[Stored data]

****************

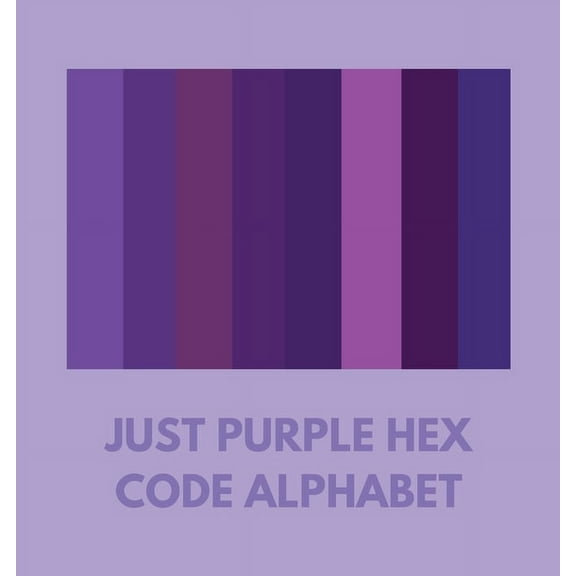 Just Purple Hex Code Alphabet, (Paperback)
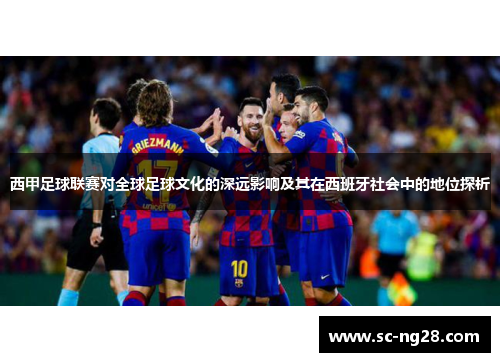 西甲足球联赛对全球足球文化的深远影响及其在西班牙社会中的地位探析 西甲足球联赛对全球足球文化的深远影响及其在西班牙社会中的地位探析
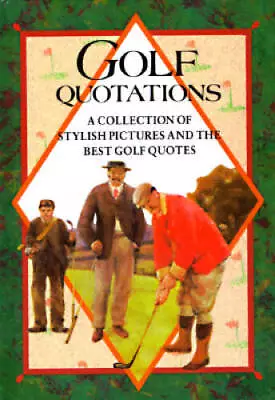 Golf Quotations: A Collection Of Stylish Pictures And The Best Golf  - VERY GOOD • $4.19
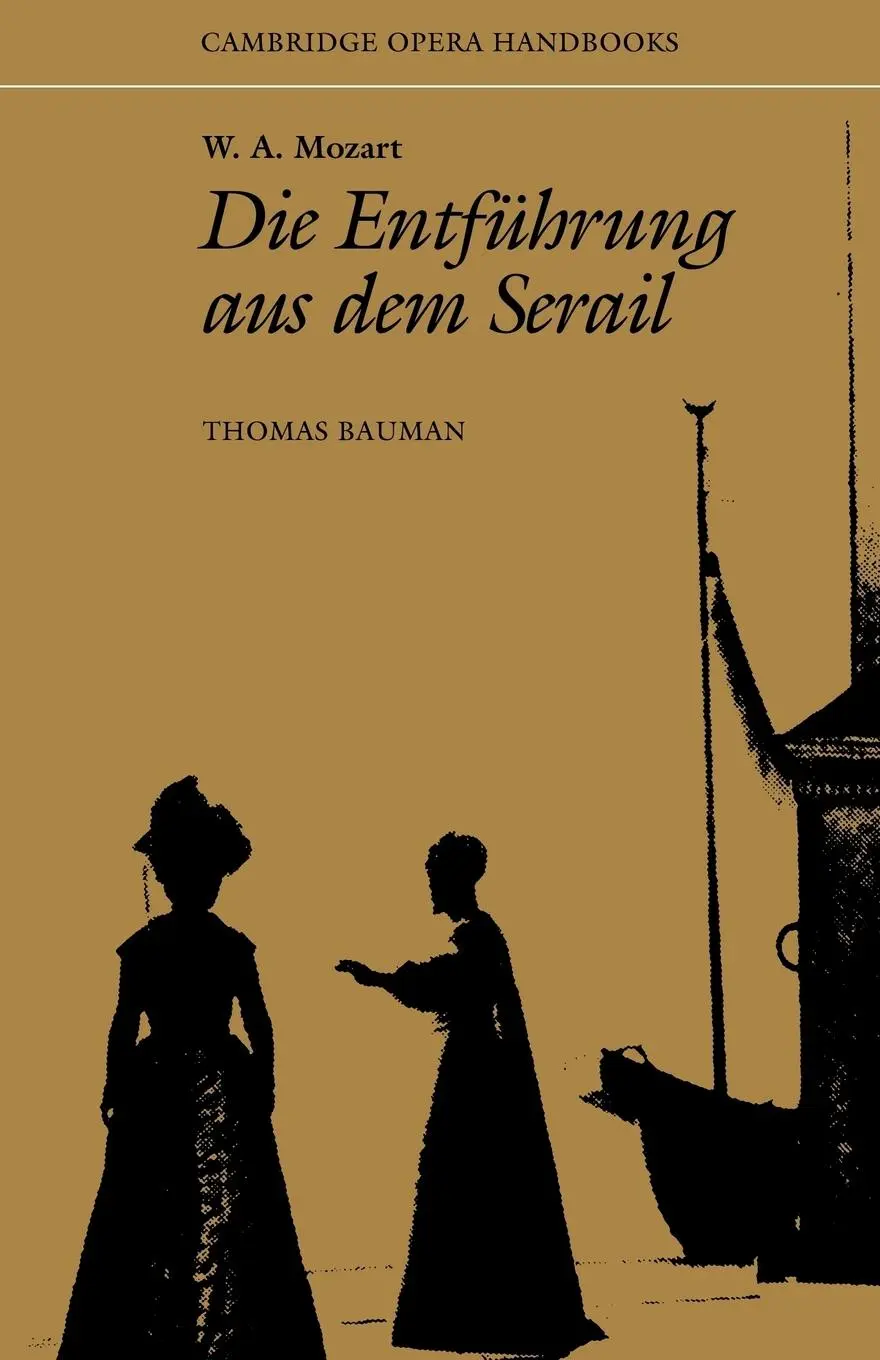 Cover: 9780521310604 | W. A. Mozart | Die Entfuhrung Aus Dem Serail | Thomas Bauman (u. a.) Cover: 9780521310604 | W. A. Mozart | Die Entfuhrung Aus Dem Serail | Thomas Bauman (u. a.)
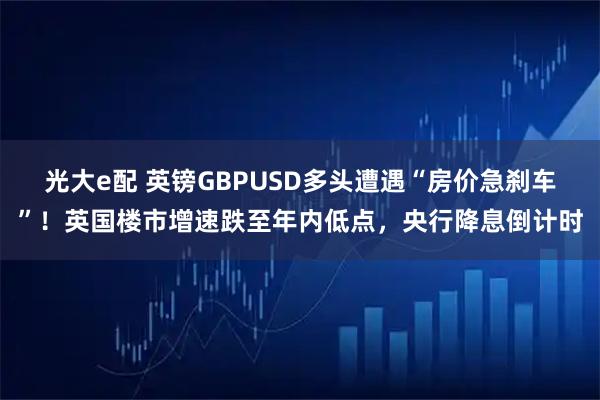 光大e配 英镑GBPUSD多头遭遇“房价急刹车”！英国楼市增速跌至年内低点，央行降息倒计时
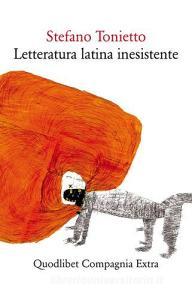 Letteratura latina inesistente. Unaltra letteratura latina che «non» avete studiato a scuola.pdf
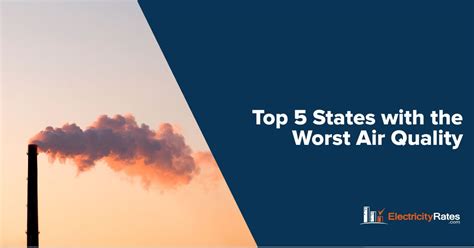 The Top 5 States With The Worst Air Quality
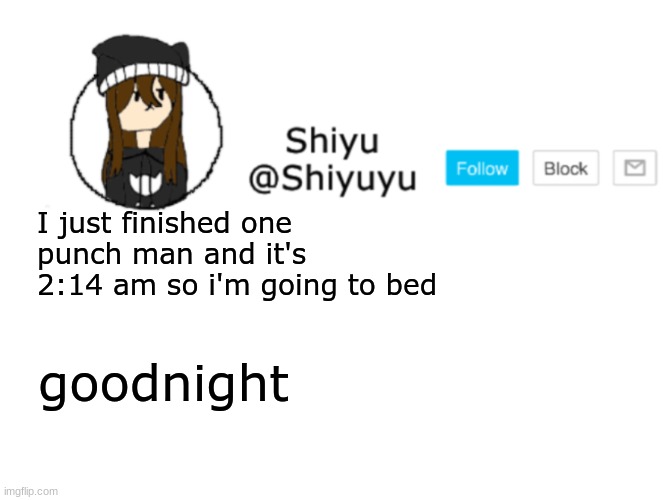 Shiyu announcement stuff | I just finished one punch man and it's 2:14 am so i'm going to bed; goodnight | image tagged in shiyu announcement stuff | made w/ Imgflip meme maker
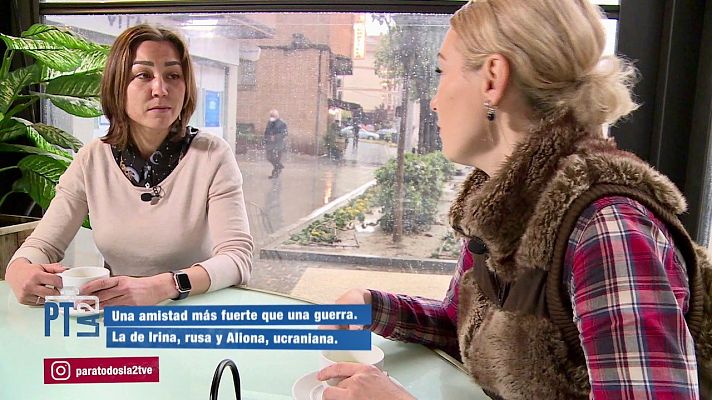 Para todos La 2 - La guerra y la paz vistas por dos mujeres amigas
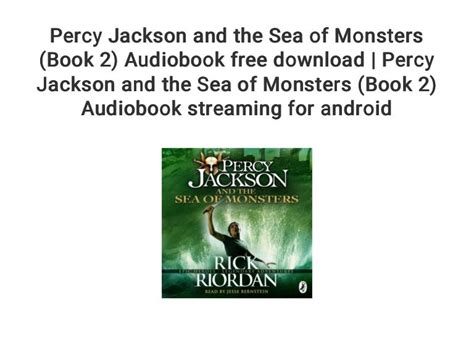 Percy Jackson And The Sea Of Monsters Book 2 Audiobook Free Downloa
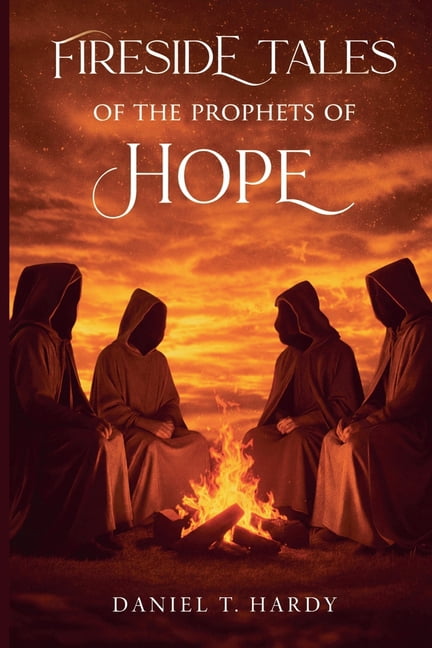 Fireside Tales Fireside Tales of the Prophets of Hope, (Paperback)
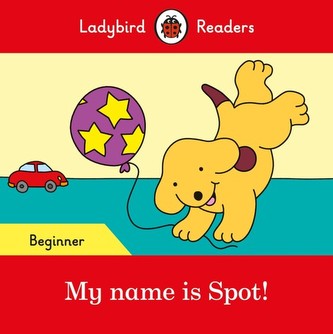 My name is Spot! - Ladybird Re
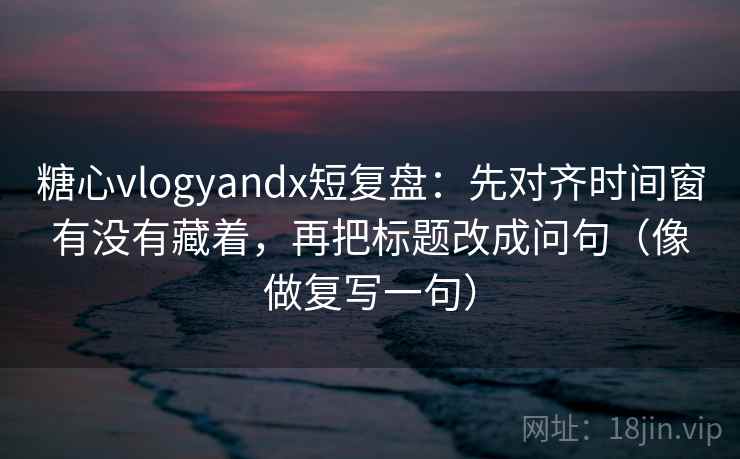糖心vlogyandx短复盘:先对齐时间窗有没有藏着,再把标题改成问句(像做复写一句) 第1张 糖心vlogyandx短复盘:先对齐时间窗有没有藏着,再把标题改成问句(像做复写一句) 第1张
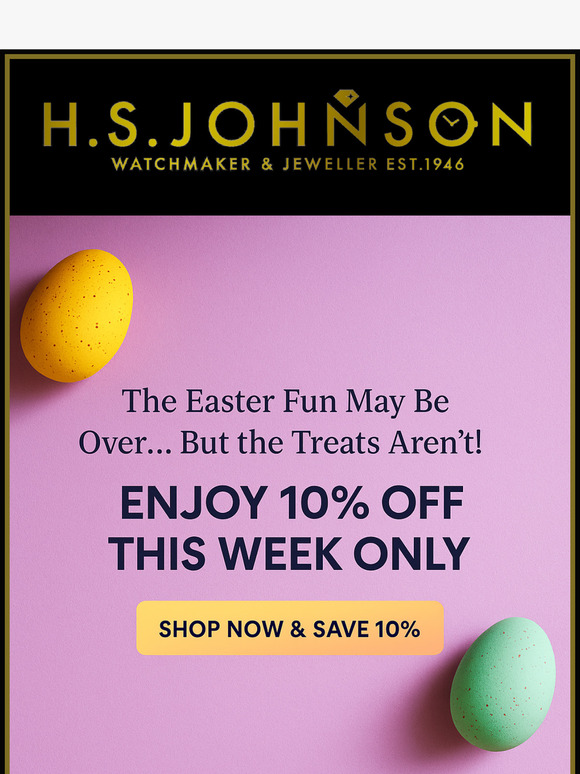 Beat the Post-Easter Blues – Enjoy 10% OFF This Week Only!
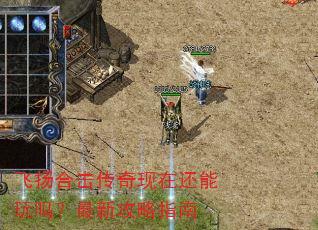 飞扬合击传奇现在还能玩吗?最新攻略指南 飞扬合击传奇现在还能玩吗?最新攻略指南
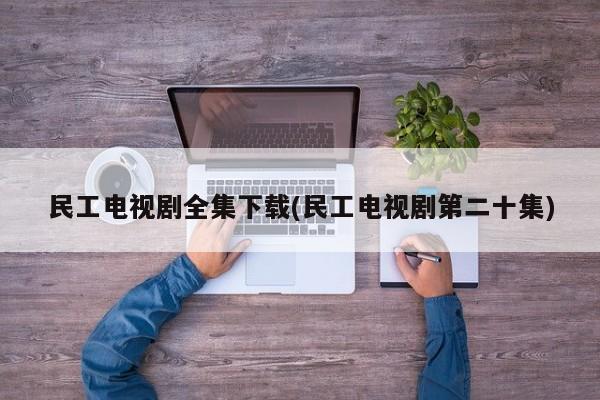 民工电视剧全集下载(民工电视剧第二十集)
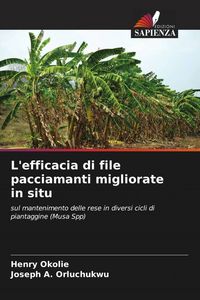 Produktbild: L'efficacia di file pacciamanti migliorate in situ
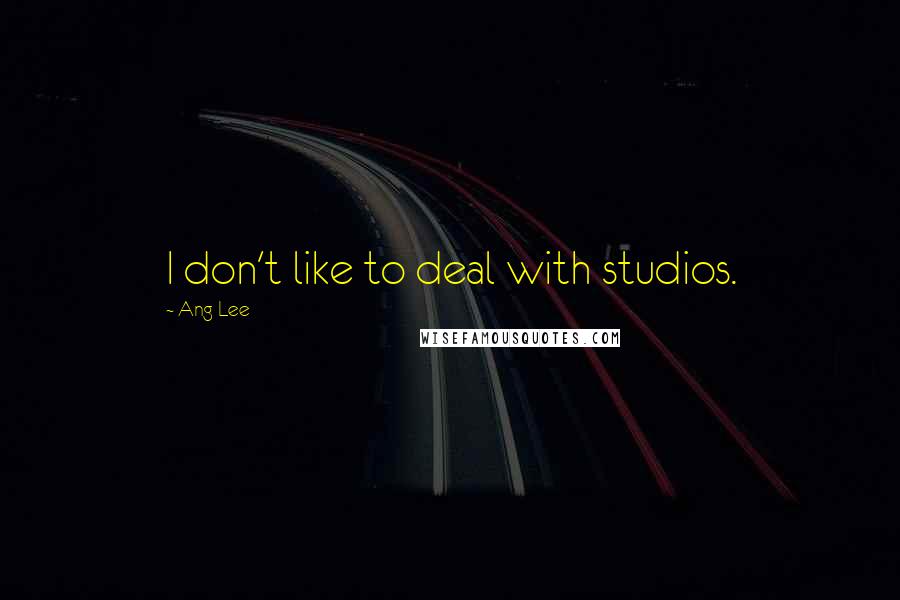 Ang Lee Quotes: I don't like to deal with studios.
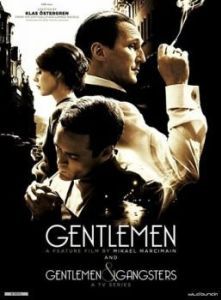 Постер Джентльмены и гангстеры (Gentlemen & Gangsters)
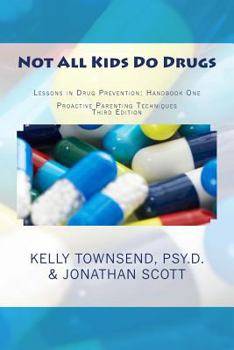 Paperback Not All Kids Do Drugs: Lessons in Drug Prevention: Handbook One Proactive Parenting Techniques Second Edition Book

****************

Assigned task
The entries above, every one of them, should be retyped exactly, with no pictures carried over.

Your response
 Just Purple Hex Code Alphabet, (Paperback)
 西甲足球联赛对全球足球文化的深远影响及其在西班牙社会中的地位探析 西甲足球联赛对全球足球文化的深远影响及其在西班牙社会中的地位探析
 Golf Quotations: A Collection Of Stylish Pictures And The Best Golf  - VERY GOOD • $4.19
 Cover: 9780521310604 | W. A. Mozart | Die Entfuhrung Aus Dem Serail | Thomas Bauman (u. a.) Cover: 9780521310604 | W. A. Mozart | Die Entfuhrung Aus Dem Serail | Thomas Bauman (u. a.)
 光大e配 英镑GBPUSD多头遭遇“房价急刹车”！英国楼市增速跌至年内低点，央行降息倒计时
 Letteratura latina inesistente. Unaltra letteratura latina che «non» avete studiato a scuola.pdf
 The Top 5 States With The Worst Air Quality
 Shiyu announcement stuff | I just finished one punch man and it's 2:14 am so i'm going to bed; goodnight | image tagged in shiyu announcement stuff | made w/ Imgflip meme maker
 Para todos La 2 - La guerra y la paz vistas por dos mujeres amigas
 Percy Jackson And The Sea Of Monsters Book 2 Audiobook Free Downloa
 Fireside Tales Fireside Tales of the Prophets of Hope, (Paperback)
 My name is Spot! - Ladybird Re
糖心vlogyandx短复盘:先对齐时间窗有没有藏着,再把标题改成问句(像做复写一句) 第1张 糖心vlogyandx短复盘:先对齐时间窗有没有藏着,再把标题改成问句(像做复写一句) 第1张
 Beat the Post-Easter Blues – Enjoy 10% OFF This Week Only!
 飞扬合击传奇现在还能玩吗?最新攻略指南 飞扬合击传奇现在还能玩吗?最新攻略指南
 民工电视剧全集下载(民工电视剧第二十集)
 Produktbild: L'efficacia di file pacciamanti migliorate in situ
 Ang Lee Quotes: I don't like to deal with studios.
 Постер Джентльмены и гангстеры (Gentlemen & Gangsters)
 Paperback Not All Kids Do Drugs: Lessons in Drug Prevention: Handbook One Proactive Parenting Techniques Second Edition Book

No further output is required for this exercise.